School of Computer Science

College of Computing

Georgia Institute of Technology


Date: Friday, July 22, 2022

Time: 11:00 AM - 12:30 PM (EST)

Location: Virtual



Dr. Umakishore Ramachandran (Advisor, School of Computer Science, Georgia Institute of Technology)

Dr. Alexandros Daglis (School of Computer Science, Georgia Institute of Technology)

Dr. Alexey Tumanov (School of Computer Science, Georgia Institute of Technology)

Dr. Tushar Krishna (School of Electrical and Computer Engineering, Georgia Institute of Technology)

Dr. Sameh Elnikety (Senior Principal Researcher, Microsoft Research)




Edge computing, the notion of placing computational resources at the last-mile of the network (such as within a wiring closet or on a cell phone tower), has emerged as a way to serve the needs of next-generation applications requiring high throughout and low latency. Unlike the Cloud, resources within Edge computing nodes are necessarily limited due to physical space constraints. Because of this limitation, traditional isolation methods for hosting applications on the same platform, such as dedicated virtual machines, are unsuitable due to the resource overhead they require. Alternative methods, such as process-based containers and language-based sandboxes, offer logical application isolation with much less overhead but suffer from issues such as long startup delays and slower-than-native execution speeds. Additionally, these methods lack adequate performance isolation mechanisms that enable efficient resource sharing while ensuring consistent low latency application response times. To achieve a high degree of multi-tenancy, the Edge needs a lightweight execution environment that segments application instances and imposes resource restrictions with minimal overhead.
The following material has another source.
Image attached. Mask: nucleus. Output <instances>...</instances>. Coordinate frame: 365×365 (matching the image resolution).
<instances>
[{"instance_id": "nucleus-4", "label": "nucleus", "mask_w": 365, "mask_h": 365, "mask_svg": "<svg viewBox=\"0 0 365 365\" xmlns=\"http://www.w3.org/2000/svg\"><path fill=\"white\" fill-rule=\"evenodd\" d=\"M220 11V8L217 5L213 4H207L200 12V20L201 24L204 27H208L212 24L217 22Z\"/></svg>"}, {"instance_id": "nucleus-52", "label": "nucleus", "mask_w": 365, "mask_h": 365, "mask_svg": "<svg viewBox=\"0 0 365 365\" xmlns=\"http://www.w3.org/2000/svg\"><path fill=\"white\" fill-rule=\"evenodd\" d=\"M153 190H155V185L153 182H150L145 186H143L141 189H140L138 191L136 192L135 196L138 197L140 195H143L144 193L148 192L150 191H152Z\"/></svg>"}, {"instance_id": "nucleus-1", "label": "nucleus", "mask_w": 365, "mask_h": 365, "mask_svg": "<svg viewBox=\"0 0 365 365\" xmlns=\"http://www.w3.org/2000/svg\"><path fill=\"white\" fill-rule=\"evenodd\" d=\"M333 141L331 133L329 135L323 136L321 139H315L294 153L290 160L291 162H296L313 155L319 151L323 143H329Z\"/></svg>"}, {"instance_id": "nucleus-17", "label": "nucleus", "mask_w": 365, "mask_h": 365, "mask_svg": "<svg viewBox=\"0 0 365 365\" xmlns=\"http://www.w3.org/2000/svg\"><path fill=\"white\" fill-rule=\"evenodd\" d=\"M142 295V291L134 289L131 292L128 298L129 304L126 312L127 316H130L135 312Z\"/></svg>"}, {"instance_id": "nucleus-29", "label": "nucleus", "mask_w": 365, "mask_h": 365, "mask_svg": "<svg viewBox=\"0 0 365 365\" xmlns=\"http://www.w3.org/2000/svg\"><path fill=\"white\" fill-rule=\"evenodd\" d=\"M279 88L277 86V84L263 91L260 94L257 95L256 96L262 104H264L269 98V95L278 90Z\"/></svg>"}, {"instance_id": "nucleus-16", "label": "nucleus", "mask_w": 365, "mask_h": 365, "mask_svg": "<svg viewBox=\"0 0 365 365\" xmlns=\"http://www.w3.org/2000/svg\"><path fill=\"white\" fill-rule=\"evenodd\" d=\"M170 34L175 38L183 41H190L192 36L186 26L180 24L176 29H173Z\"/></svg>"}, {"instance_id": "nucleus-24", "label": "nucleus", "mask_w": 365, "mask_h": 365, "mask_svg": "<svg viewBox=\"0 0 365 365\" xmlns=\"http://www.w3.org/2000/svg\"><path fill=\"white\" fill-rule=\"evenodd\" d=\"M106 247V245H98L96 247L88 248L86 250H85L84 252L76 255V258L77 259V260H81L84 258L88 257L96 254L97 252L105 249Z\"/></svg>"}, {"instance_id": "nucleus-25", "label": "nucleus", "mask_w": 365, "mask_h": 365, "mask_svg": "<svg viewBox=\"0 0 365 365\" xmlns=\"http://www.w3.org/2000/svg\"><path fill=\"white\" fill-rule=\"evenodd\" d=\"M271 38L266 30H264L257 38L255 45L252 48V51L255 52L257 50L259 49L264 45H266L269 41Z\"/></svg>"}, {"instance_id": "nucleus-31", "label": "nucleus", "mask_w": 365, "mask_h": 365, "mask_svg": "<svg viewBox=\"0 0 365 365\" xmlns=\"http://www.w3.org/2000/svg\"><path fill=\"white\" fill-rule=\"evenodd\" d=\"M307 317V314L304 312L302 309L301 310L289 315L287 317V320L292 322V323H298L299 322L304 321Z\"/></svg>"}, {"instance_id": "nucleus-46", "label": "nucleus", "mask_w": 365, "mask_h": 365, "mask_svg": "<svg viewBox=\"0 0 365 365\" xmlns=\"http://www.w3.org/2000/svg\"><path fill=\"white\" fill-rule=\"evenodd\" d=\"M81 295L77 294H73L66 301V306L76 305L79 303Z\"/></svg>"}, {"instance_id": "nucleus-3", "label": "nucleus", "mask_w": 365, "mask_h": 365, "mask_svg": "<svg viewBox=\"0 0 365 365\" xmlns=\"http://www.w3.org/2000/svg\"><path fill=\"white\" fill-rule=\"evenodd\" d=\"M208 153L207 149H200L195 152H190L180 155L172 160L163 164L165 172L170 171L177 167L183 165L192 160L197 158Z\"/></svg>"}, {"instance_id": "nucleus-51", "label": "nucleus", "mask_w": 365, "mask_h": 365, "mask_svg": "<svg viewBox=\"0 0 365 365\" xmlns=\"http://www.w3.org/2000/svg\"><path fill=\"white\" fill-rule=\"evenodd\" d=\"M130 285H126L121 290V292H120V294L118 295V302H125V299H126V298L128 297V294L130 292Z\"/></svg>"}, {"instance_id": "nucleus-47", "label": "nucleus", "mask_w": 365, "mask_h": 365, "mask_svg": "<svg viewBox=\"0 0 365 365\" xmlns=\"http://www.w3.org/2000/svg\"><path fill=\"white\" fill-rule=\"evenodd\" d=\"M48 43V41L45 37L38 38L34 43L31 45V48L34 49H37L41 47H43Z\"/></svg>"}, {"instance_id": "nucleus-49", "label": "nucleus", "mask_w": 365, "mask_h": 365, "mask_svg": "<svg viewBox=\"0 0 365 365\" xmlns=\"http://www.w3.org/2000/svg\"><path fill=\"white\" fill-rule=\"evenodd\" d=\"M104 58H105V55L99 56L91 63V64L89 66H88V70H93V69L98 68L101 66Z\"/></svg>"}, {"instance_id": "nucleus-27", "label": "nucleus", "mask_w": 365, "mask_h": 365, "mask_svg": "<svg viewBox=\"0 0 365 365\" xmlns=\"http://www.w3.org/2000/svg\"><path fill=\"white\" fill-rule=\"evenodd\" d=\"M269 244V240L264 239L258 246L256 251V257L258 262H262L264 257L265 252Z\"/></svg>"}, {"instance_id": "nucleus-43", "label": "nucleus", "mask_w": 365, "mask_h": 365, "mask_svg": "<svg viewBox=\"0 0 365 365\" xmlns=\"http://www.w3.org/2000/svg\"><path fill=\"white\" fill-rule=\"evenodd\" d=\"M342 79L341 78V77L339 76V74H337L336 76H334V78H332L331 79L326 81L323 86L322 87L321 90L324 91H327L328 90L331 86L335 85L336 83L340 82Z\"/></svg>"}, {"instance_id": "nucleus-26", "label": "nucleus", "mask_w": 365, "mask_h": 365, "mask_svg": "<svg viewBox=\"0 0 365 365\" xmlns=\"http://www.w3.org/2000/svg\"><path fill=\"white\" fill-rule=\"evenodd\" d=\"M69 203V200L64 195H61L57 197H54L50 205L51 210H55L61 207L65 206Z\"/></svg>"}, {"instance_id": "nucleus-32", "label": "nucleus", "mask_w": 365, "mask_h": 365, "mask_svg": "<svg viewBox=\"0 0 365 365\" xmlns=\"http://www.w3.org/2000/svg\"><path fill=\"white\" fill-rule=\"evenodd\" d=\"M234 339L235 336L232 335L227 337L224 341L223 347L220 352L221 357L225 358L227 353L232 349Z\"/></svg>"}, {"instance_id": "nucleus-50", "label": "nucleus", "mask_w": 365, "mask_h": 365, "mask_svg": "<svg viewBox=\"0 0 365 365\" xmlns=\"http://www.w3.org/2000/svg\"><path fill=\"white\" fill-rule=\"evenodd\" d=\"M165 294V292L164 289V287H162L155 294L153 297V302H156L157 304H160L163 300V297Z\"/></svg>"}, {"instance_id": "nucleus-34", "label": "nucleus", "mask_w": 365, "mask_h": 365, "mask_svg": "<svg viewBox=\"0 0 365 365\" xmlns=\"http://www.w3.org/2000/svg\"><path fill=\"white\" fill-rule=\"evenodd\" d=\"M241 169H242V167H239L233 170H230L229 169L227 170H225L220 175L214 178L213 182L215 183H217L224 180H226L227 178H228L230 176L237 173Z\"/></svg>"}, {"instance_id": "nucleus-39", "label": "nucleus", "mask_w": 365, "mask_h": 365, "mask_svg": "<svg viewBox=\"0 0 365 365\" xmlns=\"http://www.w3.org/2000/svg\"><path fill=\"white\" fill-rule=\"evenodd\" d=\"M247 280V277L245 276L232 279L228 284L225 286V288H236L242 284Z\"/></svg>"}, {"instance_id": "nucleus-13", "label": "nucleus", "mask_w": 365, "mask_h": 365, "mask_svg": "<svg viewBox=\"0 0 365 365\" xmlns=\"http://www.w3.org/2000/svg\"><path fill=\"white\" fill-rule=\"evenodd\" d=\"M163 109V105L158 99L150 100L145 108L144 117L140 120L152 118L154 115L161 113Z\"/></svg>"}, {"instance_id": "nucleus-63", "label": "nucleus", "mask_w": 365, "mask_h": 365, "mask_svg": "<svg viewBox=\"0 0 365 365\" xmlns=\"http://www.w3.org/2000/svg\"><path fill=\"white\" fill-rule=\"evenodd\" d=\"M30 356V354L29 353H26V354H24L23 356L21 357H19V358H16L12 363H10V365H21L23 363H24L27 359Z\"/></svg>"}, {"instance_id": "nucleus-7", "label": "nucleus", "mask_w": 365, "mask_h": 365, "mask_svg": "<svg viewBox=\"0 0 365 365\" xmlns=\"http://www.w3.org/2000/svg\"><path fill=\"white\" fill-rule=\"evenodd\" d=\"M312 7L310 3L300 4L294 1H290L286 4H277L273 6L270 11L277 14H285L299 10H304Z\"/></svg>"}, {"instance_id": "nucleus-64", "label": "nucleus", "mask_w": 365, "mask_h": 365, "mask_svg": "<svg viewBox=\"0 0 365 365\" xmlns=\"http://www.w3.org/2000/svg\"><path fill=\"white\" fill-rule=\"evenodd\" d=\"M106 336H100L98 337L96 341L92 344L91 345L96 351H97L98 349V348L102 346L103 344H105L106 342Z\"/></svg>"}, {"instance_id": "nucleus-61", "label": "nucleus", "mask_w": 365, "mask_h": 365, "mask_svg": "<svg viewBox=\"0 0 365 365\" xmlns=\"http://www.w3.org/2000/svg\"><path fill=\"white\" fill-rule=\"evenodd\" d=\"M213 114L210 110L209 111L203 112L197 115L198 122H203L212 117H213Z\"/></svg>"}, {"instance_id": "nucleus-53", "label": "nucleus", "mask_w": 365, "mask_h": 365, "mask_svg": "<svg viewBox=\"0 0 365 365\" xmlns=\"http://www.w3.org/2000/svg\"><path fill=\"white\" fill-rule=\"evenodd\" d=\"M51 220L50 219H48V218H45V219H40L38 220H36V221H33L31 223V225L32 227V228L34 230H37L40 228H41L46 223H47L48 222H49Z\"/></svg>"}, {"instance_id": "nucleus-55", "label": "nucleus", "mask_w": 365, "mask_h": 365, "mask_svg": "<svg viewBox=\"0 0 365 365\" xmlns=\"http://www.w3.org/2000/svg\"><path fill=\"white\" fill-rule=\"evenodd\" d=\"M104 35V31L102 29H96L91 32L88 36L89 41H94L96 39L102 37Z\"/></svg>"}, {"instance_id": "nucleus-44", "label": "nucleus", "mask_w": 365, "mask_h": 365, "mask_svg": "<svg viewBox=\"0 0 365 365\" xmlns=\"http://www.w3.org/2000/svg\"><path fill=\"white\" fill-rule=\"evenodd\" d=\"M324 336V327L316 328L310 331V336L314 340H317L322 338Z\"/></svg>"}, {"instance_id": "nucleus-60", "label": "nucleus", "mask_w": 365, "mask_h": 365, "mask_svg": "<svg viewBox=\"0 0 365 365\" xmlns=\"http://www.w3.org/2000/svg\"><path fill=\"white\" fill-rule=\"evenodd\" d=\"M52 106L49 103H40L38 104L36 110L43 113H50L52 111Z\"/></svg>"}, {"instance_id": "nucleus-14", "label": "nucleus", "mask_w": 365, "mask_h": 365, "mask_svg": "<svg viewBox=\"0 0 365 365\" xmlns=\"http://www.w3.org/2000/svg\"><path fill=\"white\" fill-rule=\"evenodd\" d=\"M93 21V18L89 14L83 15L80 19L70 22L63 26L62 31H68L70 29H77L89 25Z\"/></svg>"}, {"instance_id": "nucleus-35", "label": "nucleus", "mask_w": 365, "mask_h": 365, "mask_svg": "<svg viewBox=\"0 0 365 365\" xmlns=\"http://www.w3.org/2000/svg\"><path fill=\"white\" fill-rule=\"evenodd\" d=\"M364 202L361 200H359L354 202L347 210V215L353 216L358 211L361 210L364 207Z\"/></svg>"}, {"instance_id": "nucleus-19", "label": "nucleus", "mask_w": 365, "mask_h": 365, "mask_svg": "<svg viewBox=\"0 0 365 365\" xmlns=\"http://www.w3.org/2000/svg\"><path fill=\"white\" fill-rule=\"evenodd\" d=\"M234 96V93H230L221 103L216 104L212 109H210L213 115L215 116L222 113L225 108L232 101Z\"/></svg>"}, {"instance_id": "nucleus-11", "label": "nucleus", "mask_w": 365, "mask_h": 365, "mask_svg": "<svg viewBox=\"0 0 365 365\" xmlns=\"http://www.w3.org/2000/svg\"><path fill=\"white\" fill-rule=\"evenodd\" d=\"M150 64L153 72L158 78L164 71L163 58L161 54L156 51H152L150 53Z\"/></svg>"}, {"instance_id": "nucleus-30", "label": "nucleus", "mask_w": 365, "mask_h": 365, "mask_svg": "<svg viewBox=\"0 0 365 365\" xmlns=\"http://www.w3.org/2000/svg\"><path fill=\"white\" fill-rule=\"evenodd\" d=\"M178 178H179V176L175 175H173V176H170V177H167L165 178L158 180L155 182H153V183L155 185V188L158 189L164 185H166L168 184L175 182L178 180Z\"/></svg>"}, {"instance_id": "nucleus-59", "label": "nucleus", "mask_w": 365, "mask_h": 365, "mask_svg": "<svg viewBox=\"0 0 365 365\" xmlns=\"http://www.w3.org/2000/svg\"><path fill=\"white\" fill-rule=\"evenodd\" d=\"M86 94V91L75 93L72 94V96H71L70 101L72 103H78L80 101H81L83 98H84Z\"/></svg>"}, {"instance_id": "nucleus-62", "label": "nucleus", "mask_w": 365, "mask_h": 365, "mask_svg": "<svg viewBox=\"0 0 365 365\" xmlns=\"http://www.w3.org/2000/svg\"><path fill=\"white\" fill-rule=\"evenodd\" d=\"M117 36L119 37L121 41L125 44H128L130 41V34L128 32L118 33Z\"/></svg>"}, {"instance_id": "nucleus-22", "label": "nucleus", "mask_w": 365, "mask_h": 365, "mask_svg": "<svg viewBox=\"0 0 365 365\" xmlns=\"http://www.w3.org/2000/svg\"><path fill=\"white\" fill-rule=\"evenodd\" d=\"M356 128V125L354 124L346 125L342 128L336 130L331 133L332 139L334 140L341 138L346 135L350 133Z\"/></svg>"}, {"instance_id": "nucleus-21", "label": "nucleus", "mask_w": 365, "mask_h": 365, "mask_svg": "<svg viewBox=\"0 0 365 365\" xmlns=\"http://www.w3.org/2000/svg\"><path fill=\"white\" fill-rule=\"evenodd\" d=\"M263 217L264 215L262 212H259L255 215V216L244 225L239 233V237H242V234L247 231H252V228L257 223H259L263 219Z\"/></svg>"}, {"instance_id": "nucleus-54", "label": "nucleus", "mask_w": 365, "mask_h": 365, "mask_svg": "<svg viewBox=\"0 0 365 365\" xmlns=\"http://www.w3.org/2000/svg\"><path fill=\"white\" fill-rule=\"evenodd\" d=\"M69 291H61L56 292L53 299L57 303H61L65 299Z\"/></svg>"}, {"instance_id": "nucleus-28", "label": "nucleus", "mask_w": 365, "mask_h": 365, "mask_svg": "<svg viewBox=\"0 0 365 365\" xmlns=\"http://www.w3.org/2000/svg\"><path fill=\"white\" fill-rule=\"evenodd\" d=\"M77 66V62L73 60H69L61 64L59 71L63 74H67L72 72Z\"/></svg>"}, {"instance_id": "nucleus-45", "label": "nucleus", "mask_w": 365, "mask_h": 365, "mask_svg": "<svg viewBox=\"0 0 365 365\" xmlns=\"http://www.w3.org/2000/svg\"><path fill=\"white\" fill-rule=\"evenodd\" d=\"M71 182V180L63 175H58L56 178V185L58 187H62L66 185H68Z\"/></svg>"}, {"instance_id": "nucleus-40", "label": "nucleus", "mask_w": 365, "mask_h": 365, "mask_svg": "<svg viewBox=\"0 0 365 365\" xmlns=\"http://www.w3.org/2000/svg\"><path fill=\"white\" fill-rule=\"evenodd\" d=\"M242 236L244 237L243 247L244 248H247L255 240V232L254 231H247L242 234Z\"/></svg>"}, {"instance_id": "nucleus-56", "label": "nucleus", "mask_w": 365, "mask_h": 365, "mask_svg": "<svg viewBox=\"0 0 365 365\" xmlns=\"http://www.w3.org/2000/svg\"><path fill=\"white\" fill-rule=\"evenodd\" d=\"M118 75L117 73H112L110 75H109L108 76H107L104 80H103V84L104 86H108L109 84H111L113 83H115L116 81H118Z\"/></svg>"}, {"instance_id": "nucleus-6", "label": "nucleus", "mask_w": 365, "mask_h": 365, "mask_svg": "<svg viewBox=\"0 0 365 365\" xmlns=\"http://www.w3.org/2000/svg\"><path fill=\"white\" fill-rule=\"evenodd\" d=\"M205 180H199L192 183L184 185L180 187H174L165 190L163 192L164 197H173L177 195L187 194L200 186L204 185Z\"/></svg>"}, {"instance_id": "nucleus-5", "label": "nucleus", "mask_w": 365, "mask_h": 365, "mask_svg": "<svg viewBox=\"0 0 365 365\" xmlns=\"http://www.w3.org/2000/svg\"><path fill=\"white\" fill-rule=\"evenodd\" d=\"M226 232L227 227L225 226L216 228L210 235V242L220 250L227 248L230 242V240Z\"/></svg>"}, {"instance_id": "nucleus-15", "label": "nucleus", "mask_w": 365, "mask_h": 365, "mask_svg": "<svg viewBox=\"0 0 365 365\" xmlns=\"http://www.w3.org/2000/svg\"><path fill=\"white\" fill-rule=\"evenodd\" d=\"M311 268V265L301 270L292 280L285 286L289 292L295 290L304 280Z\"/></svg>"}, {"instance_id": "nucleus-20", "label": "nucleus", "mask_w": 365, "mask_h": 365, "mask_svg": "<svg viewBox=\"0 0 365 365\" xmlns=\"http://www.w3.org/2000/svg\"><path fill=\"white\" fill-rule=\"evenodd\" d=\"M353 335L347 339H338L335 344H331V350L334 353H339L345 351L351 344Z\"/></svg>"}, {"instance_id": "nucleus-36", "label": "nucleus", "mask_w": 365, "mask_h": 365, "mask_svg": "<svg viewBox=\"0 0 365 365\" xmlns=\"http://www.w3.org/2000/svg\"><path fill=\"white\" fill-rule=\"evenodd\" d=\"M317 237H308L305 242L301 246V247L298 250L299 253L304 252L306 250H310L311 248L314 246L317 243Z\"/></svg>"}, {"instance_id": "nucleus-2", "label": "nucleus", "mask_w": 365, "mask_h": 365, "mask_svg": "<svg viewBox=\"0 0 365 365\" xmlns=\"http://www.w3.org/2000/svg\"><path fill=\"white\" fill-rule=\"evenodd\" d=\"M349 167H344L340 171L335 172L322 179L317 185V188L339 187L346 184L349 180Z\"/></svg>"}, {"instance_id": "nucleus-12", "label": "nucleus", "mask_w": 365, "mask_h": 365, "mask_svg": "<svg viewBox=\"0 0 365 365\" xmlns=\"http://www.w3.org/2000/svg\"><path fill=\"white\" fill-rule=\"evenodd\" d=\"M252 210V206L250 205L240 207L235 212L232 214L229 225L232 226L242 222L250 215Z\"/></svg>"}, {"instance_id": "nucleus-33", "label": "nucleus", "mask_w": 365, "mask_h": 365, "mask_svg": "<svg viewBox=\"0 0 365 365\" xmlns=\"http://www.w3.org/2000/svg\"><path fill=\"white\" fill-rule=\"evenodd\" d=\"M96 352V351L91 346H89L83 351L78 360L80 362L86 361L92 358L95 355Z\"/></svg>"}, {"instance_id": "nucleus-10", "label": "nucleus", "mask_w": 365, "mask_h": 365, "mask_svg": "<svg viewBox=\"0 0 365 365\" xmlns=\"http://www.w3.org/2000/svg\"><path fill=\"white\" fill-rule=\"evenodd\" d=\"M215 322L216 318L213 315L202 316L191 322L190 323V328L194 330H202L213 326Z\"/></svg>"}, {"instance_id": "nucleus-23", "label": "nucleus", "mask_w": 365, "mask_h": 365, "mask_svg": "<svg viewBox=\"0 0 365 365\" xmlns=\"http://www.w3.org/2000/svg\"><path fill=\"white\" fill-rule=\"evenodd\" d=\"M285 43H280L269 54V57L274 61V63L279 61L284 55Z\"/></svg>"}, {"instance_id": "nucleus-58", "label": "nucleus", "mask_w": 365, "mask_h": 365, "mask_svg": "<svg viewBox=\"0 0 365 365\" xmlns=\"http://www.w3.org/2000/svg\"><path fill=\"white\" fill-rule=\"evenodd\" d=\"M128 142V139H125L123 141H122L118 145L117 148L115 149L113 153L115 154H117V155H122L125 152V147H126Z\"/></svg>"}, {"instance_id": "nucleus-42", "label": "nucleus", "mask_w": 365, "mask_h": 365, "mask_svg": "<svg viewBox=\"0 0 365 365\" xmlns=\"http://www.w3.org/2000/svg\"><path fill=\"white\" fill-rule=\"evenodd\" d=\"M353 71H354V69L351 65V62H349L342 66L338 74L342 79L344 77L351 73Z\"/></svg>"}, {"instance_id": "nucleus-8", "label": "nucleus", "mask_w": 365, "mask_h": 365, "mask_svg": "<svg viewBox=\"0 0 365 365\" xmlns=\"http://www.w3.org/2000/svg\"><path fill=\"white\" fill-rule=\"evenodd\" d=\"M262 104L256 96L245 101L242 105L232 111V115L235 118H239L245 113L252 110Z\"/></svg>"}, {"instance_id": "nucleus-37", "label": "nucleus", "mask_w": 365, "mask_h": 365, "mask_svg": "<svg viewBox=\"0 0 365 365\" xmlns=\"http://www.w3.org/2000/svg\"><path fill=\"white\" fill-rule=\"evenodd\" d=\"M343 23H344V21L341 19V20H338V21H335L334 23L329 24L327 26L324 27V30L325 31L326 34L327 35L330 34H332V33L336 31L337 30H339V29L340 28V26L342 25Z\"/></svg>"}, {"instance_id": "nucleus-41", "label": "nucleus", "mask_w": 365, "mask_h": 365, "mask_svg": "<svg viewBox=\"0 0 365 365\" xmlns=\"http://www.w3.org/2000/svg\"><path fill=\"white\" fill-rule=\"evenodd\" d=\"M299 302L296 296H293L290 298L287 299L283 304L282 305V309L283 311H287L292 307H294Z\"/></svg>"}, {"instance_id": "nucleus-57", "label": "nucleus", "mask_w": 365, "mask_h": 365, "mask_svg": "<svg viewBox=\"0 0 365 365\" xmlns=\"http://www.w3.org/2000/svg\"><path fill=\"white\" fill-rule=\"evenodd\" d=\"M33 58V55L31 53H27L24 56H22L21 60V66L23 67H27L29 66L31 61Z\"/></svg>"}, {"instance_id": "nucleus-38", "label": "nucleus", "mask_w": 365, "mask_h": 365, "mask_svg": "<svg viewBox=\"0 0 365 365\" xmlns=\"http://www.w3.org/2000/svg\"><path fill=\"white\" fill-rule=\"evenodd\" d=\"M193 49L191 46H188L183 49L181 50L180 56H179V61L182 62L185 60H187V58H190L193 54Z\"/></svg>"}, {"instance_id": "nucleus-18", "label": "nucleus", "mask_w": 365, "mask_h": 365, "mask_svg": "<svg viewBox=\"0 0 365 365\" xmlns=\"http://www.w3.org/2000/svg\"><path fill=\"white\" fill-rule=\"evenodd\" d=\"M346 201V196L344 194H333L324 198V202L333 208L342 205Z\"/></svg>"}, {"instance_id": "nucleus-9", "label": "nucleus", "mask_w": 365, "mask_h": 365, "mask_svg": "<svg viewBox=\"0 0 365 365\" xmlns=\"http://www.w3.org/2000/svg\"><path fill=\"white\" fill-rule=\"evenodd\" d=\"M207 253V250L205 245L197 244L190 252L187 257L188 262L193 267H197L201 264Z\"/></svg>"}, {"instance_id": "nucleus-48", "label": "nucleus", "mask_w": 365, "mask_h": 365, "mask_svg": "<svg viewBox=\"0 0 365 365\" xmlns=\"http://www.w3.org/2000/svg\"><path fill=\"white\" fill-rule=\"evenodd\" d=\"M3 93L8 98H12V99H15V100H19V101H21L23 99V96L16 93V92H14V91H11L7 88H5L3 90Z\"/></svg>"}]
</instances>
We propose the development of a hybrid runtime for the Edge that leverages the strengths multiple execution environments and incorporates performance isolation techniques to increase the efficiency of application components executing on Edge platforms. Specifically, our proposed runtime will demonstrate by proof-of-construction the feasibility of a hybrid approach in lowering average and tail response time latencies of applications and increasing resource utilization of the platform on which they execute. We will evaluate our solution using a combination of peer-reviewed benchmarks targeting serverless and microservice architectures coupled with real-world trace data from these services.